Politics drains the blood out of the individual, replacing him or her with a bland and legible product, flattened into the image of at least 50 percent of the population. Prediction markets are a perfect example of this effect, shining the brightest lights into the caverns of cool, calcifying opinions into trends, trends into probabilities, and probabilities into certainties. There is nothing that poses more of a threat to cool than this, and no market hungrier for it than the politicos of Washington, DC.
The chattering classes of DC may give lip service to vitalism, but their conservative suits betray them
I think this is why I find myself responding so strongly to idiosyncrasy lately. At the Polymarket-backed “Situation Room” pop-up bar in DC last month, where ubiquitous screens streamed prediction markets for the situation-monitors of Washington, I glimpsed the end-form of totalizing legibility.
A hive-mind hollowed out and possessed by the spirit of the market, amplified by the dead-eyed, transactional “What do you do?” automaton conversation endemic to the swamp. “Nothing for you,” I wanted to say.
I left craving something that could animate me again – the knife-blade of undeniable individuality, cutting through the fog of boxy suits and mass-approved opinions. “I wish I was cool,” I texted a friend that night, and meant it.
DC is a city of trend-followers. Trend followers may want to be cool, but they don’t prioritize it. They trail behind the cutting edge, longing to be accepted. But they are too aware of other people, too aware of their own precarity and therefore of mortality, to ever lead the charge themselves. What is trend-awareness but death-awareness, and what is death-awareness but a huge bummer?
Trends – one day hot, the next dated – landmark a moment as a particular instant in time, one that could only ever happen now. It is in this way that fashion communicates finitude and our anxiety over the passing of time.
The trend-follower cares too visibly and vulnerably when coolness, famously, is about not caring what people think. Coolness is infinite, untouchable, immortal. Hop on the Acela and in three hours you can find yourself in a city that thrives on this ethos. In Washington, cool takes the backseat to legibility, which for most people is more politically useful.
The highest form of cool, is, of course, an original point of view. Coolness is unpredictable, illegible to the outside world, because it emerges from a point of view honed in the caverns of your own heart. Cool says that your investment in yourself and your own opinion outweighs your investment in the whims of the masses. It is a vote of confidence in individuality. Your favorite book, your favorite movie, that word you use that no one else does.

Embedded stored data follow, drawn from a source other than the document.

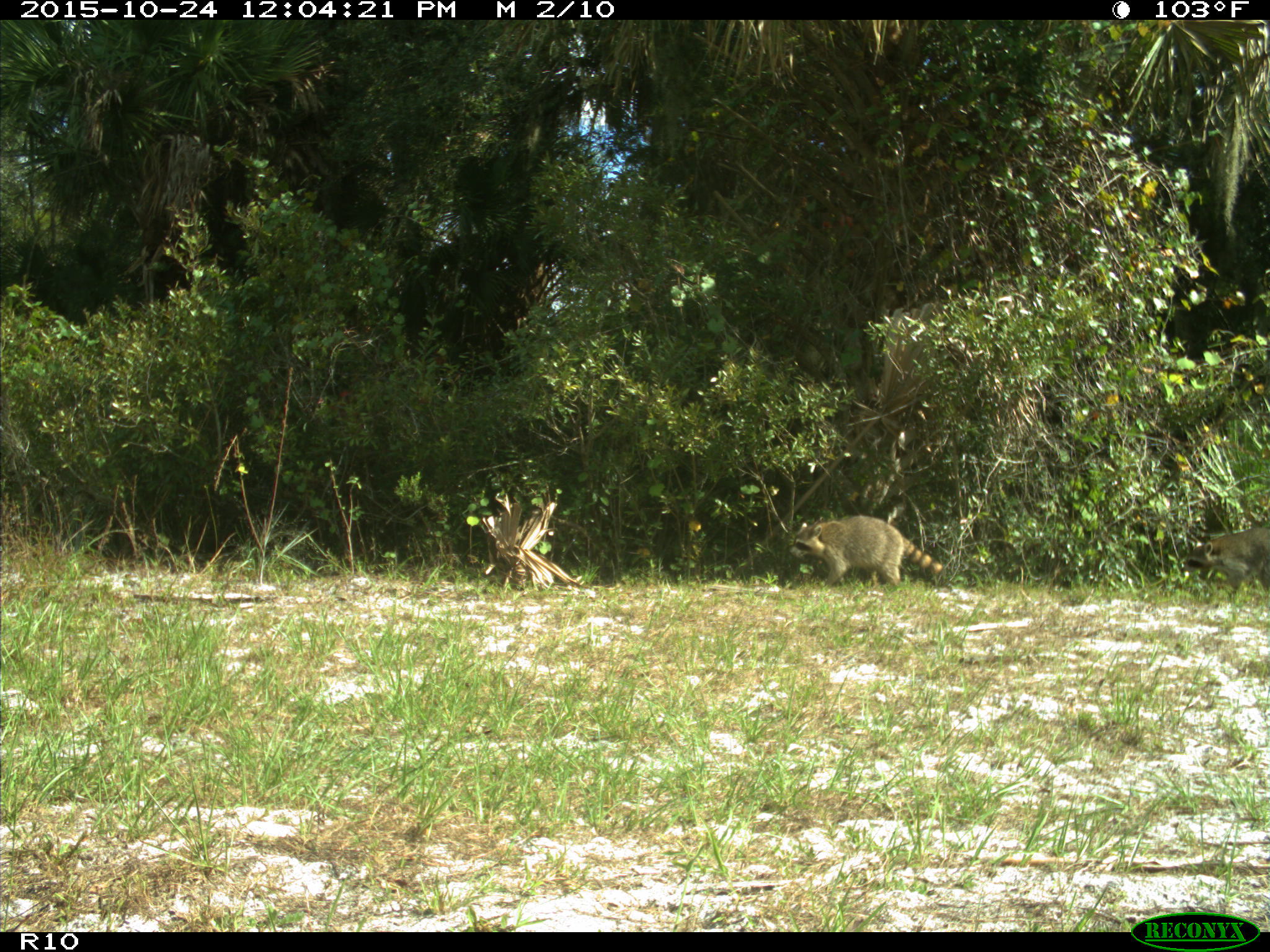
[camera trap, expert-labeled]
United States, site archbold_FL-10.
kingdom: Animalia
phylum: Chordata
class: Mammalia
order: Carnivora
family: Procyonidae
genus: Procyon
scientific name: Procyon lotor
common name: common raccoon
Procyon lotor (common raccoon).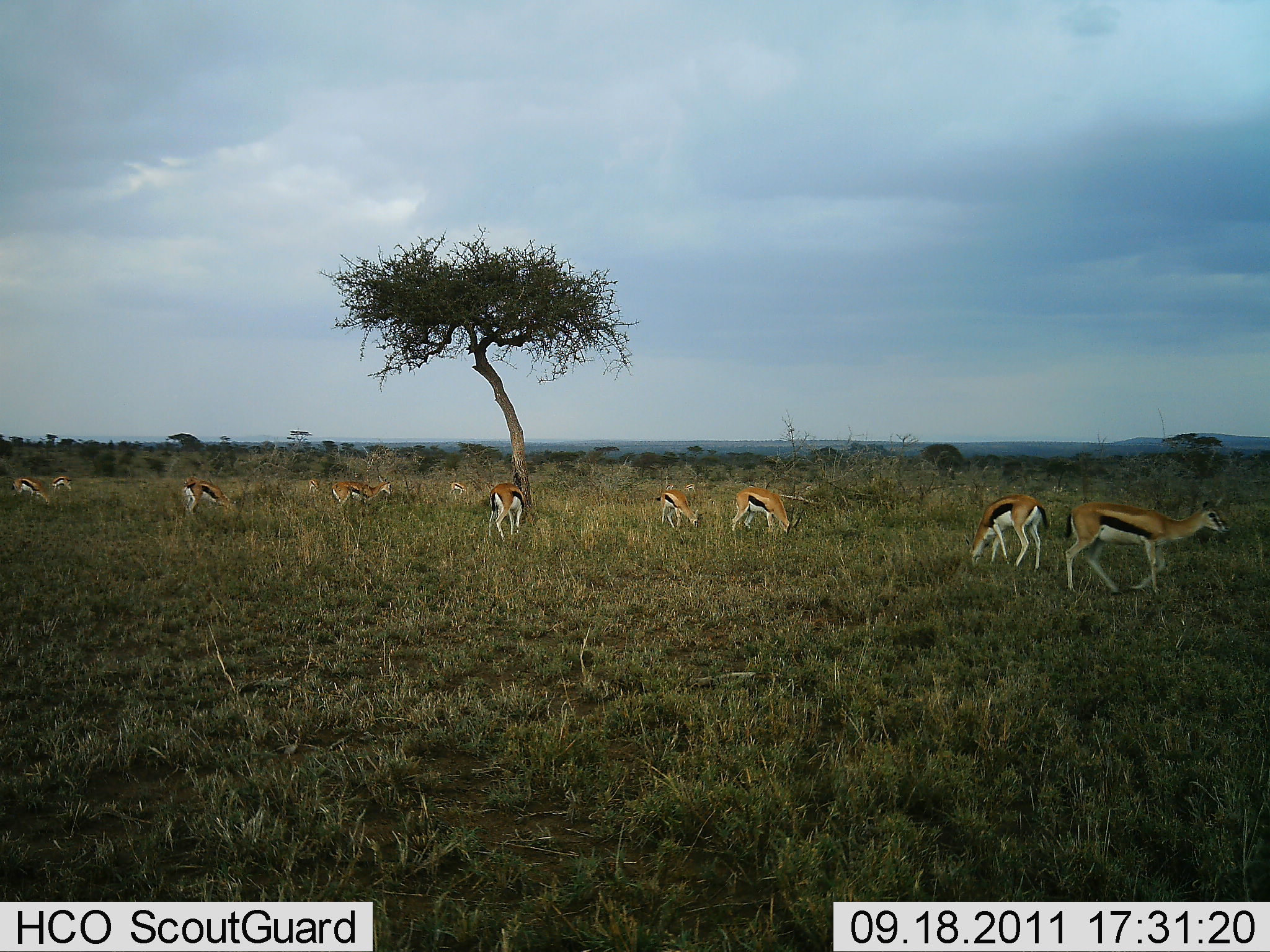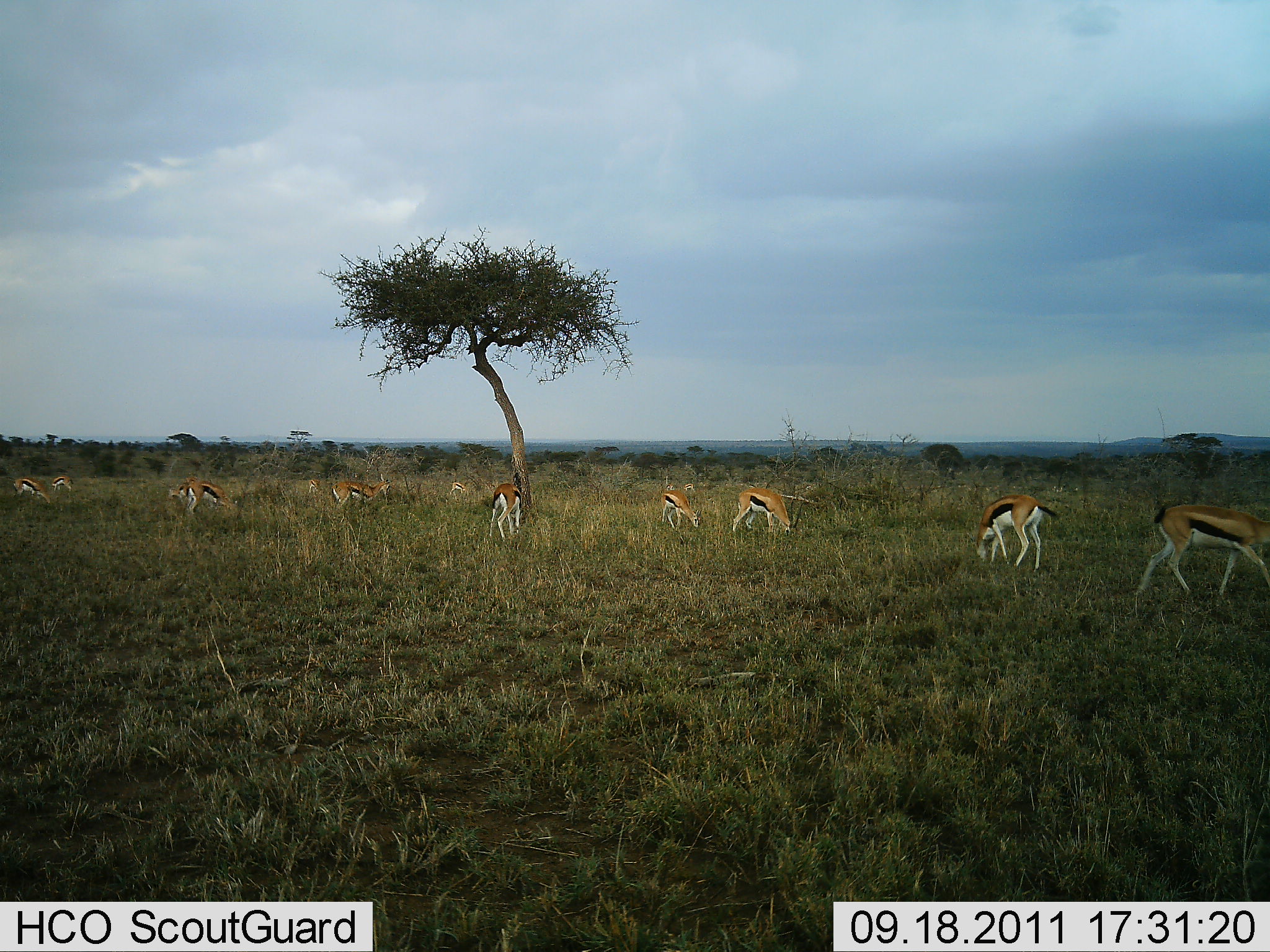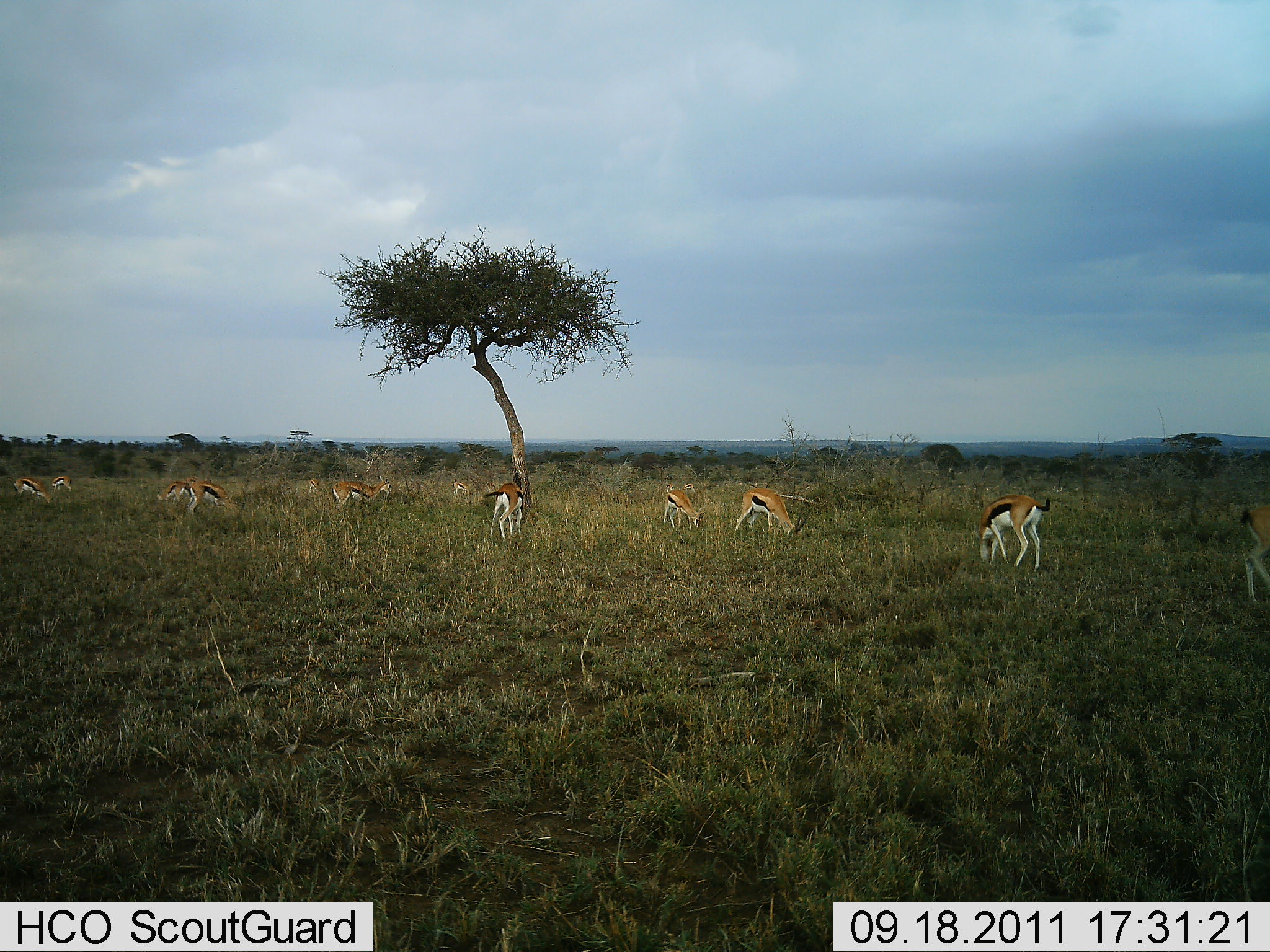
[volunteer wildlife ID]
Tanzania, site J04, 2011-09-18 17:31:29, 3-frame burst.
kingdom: Animalia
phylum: Chordata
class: Mammalia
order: Artiodactyla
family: Bovidae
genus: Eudorcas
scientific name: Eudorcas thomsonii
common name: thomson's gazelle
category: gazellethomsons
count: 10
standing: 27%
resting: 0%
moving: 45%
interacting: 0%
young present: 0%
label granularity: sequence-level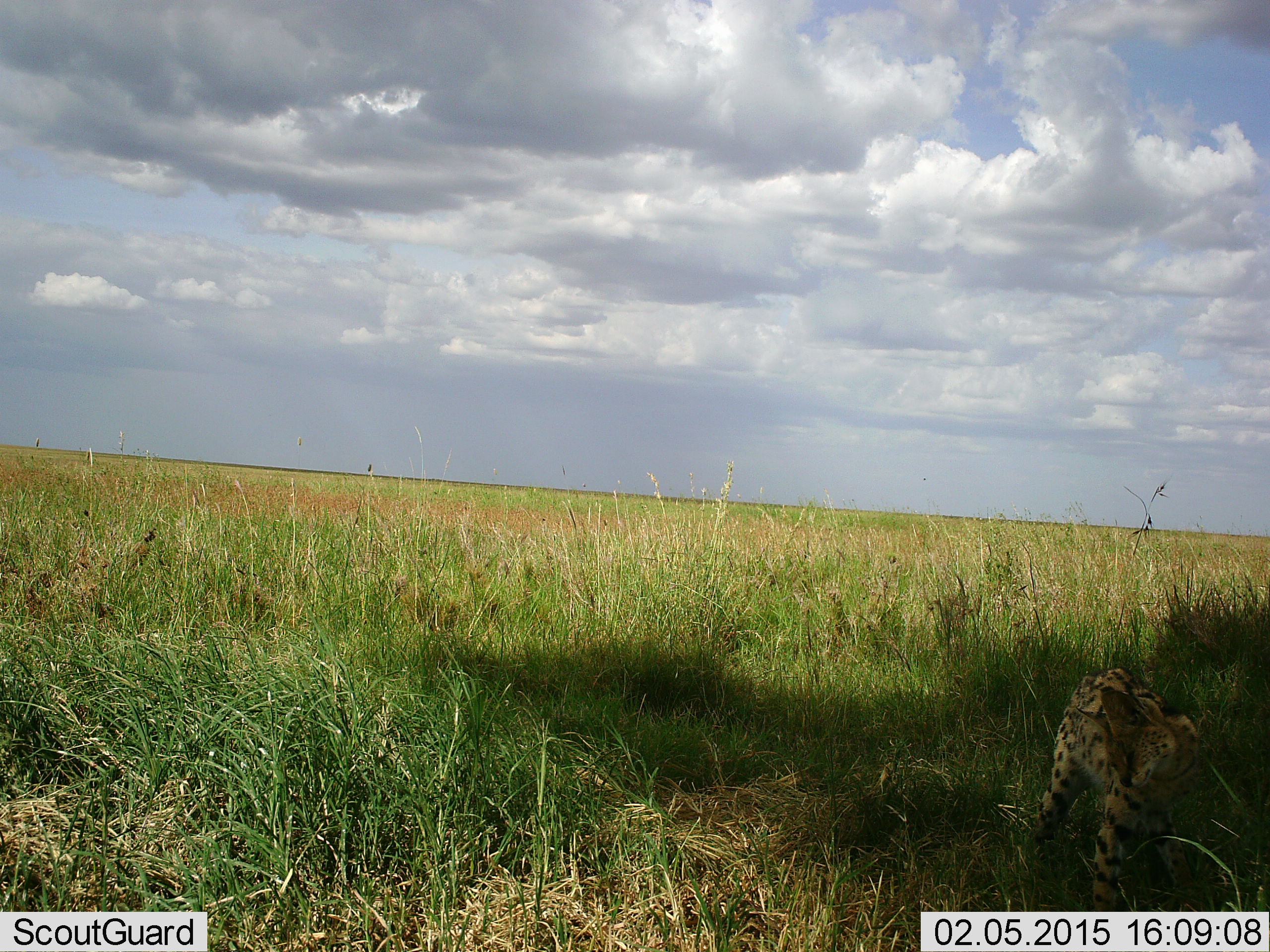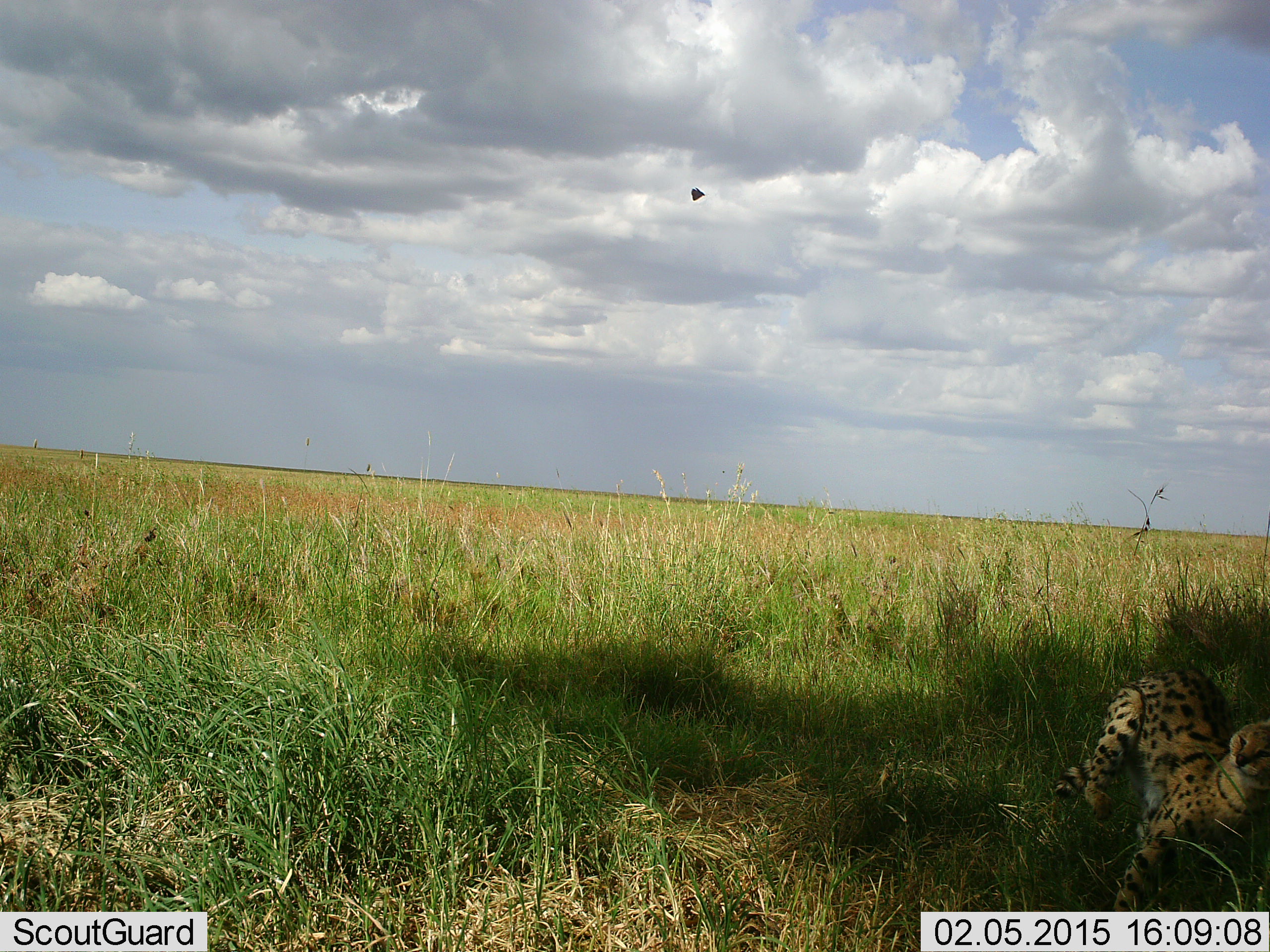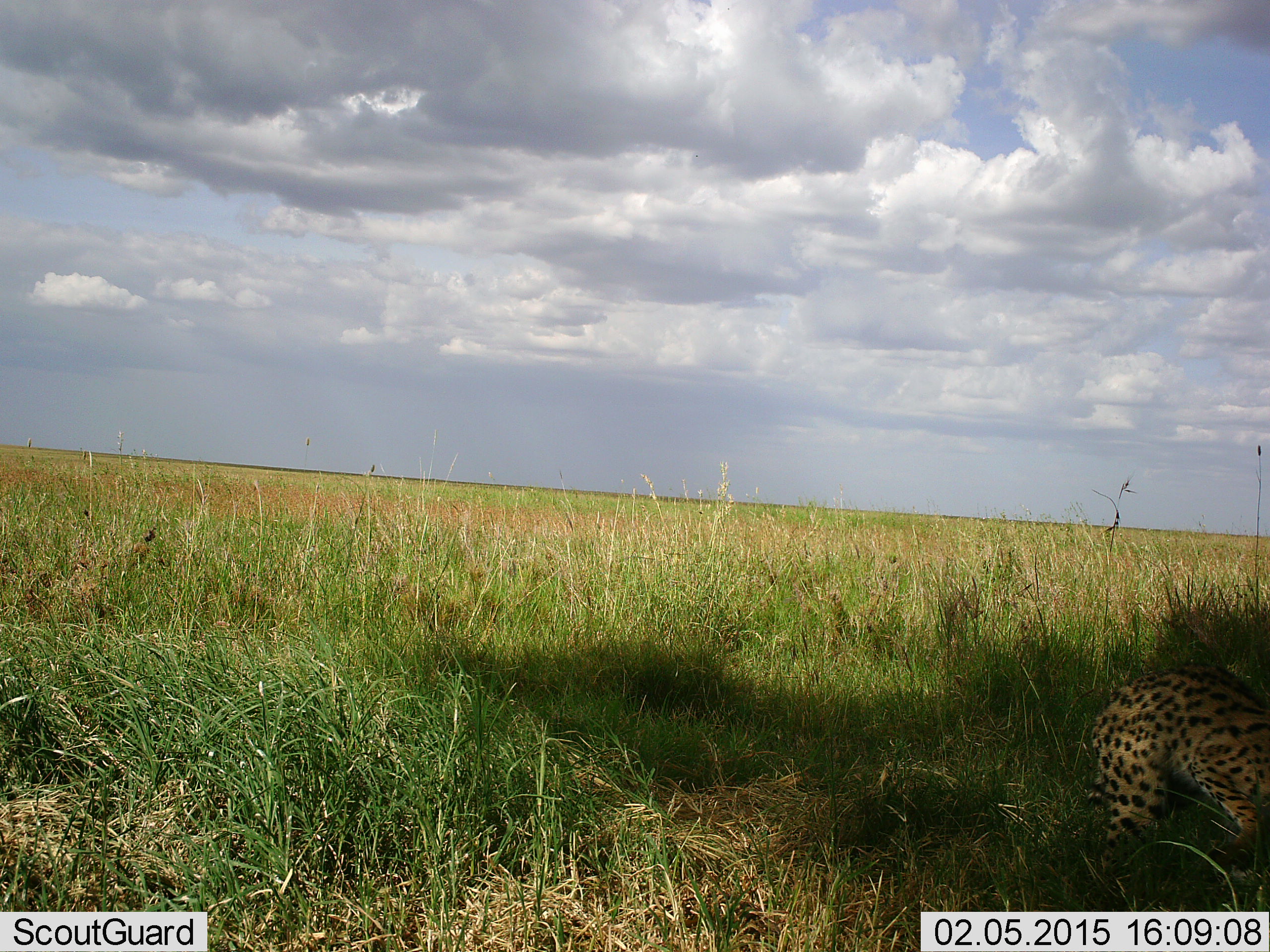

That’s the paradox of coolness. It is individuality that makes us feel less alone. The trend-follower, in their desire for approval, offers the crowd a mirror without realizing that the belonging they chase is structurally unavailable to them – you cannot be recognized by your own reflection.
The original mind, standing on its own, is the one which is more recognizable, witnessed in its own particularity. I respect that the most – the intentional cultivation of the self in a way that benefits others. Wearing a beautiful scent, a distinct outfit, developing your own taste without the intent of impressing someone else, will impress someone else more permanently, because it opens you up to the possibility that someone else will recognize and love the specificity of you in it. The chattering classes of DC, betting on candidates and events and votes, may give lip service to vitalism but their qualified statements and conservative suits betray them.
Being “cool,” like having children, is the true vote of confidence in humanity. Your odd silhouette and your interesting glasses and your shaved head and your niche tattoos tell me that you have sunk your teeth into the flesh of Life. You have refused the false bargain of erasure to belong. You have accepted mortality and have bet on living regardless.